### BRANO PROPOSTO ###

Non possiamo dimenticare, tra i casi letterari ispirati alla realtà dell’epoca, il racconto Dagli Appennini alle Ande, che fa parte del libro Cuore, scritto da Edmondo de Amicis nel 1889. Un volume che, seppur discusso per tanti motivi, pone al centro i ragazzini e il loro obbligo a divenire precocemente adulti per vivere, spesso senza una vera famiglia alle spalle. Quasi tutti i personaggi – la piccola vedetta lombarda, il tamburino sardo, lo scrivano fiorentino – sono bambini cresciuti in fretta. Tra loro c’è il piccolo Marco che si imbarca da solo al porto di Genova alla volta di Buenos Aires per raggiungere sua madre, emigrata in Argentina per lavoro.

Le condizioni di vita e lavoro dei minorenni italiani che emigravano in America Latina sono ancora meno note di quelle degli Stati Uniti. Il tema fu praticamente ignorato dalle relazioni consolari e le rilevazioni statistiche non li distinguono per età, né per nazionalità. Ma li ritroviamo presenti in molte foto d’epoca, nei romanzi e nelle testimonianze di tanti anziani che mai hanno potuto vivere il diritto inalienabile all’infanzia.

In Argentina i bambini aiutavano nella preparazione dei terreni e affiancavano i “peones” al momento della raccolta. Avviati al lavoro dei campi all’età di 7/8 anni, imparavano ad andare a cavallo molto presto. In città erano spesso adibiti a commessi e garzoni. A Buenos Aires, nel 1904, si registrarono 12.742 minorenni, di cui il 44% nelle attività commerciali. Oltre la metà degli esercizi commerciali della capitale erano gestiti da italiani, pertanto probabilmente in maggioranza si trattava dei loro figli. Nel settore tessile e nell’abbigliamento, nell’industria del vetro, nelle fabbriche di fiammiferi, il lavoro si protraeva fino alle 10 ore giornaliere. L’età di ingresso al lavoro era precoce 8/10 anni.

Lo sfruttamento del lavoro minorile era ancora più duro in Brasile sia nell’agricoltura che nell’industria. L’abolizione della schiavitù avvenne nel 1888 e immediatamente dopo venne incentivato l’arrivo degli stranieri. L’emigrazione italiana in massa ebbe luogo subito. Ogni settore di lavoro aveva allargato la richiesta dei lavoratori ragazzi. Le famiglie numerose erano le più ricercate nello stato di São Paolo perché, nelle piantagioni di caffè, uomini e donne venivano impiegati fin dall’età di 12 anni. Il ricavo monetario annuale del colono dipendeva dalla mole di lavoro svolto, scandito dalla campana e sorvegliato nelle piantagioni da squadre armate. Mancavano strade, scuole, occasioni di socializzazione. Capitava anche che i figli dei coloni venissero tenuti in ostaggio finché questi non avesse saldato eventuali debiti col fazendeiro che spesso aveva finanziato il viaggio dei coloni dall’Italia.

### DATI DEL DATASET ###

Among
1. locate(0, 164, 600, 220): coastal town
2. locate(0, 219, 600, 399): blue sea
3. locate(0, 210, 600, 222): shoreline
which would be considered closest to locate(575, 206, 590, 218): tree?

###

● COMPITI ED ESERCIZI:
**1)** Puoi riscrivere il brano sul lavoro minorile degli emigrati italiani, partendo da "Le condizioni di" e proseguendo fino a "diritto inalienabile all’infanzia.", con "Sud America" al posto di "America Latina"?
**2)** Come potrebbe continuare il brano sul lavoro minorile degli emigrati italiani? Scrivine il seguito a partire dall'ultima frase.
I dati non hanno alcun legame con il brano.

● LE RISPOSTE:
**1)**
Le condizioni di vita e lavoro dei minorenni italiani che emigravano in Sud America sono ancora meno note di quelle degli Stati Uniti. Il tema fu praticamente ignorato dalle relazioni consolari e le rilevazioni statistiche non li distinguono per età, né per nazionalità. Ma li ritroviamo presenti in molte foto d’epoca, nei romanzi e nelle testimonianze di tanti anziani che mai hanno potuto vivere il diritto inalienabile all’infanzia.

**2)**
Nelle città non andava meglio. Nel settore tessile un terzo della mano d’opera era composta da bambini daí 7 ai 15 anni. Nella città di São Paulo, dove la popolazione operaia era quasi totalmente italiana, l’uso dei bambini nel tessile era cosi sistematico (38% degli occupati) che alcuni stabilimenti, come quello di Francesco Matarazzo, un salernitano che in Brasile sarebbe diventato immensamente ricco e avrebbe ricevuto il titolo di “conte Francisco”, avevano macchinari di dimensioni ridotte, adattati a statura e mani infantili. Ricorda la memoralista brasiliana italodiscendente Zélia Gattai Amado (1916-2008): “Mia mamma Angelina era figlia di immigrati. Fin dall’età di 7 anni lavorava a São Paulo in una fabbrica di tessuti. Doveva girare una manovella per tutto il giorno” (Roscilli, 2006, p. 74).

Orari interminabili, infortuni, percosse, lavoro estenuante in capannoni in cui mancava igiene. Ne ritroviamo testimonianze nelle foto dell’epoca che sempre, ritraggono bambine e bambini accanto ad adulti, uomini e anche molte donne, durante il lavoro. Tutti loro hanno contribuito a sviluppare i Paesi che li hanno accolti. Volti stanchi, spesso tristi, distanti dall’Eden a cielo aperto, quell’immagine falsa che veniva venduta da agenti senza scrupoli e interessati solo a reperire emigranti e a caricarli su navi, spesso vere e proprie “carrette del mare”.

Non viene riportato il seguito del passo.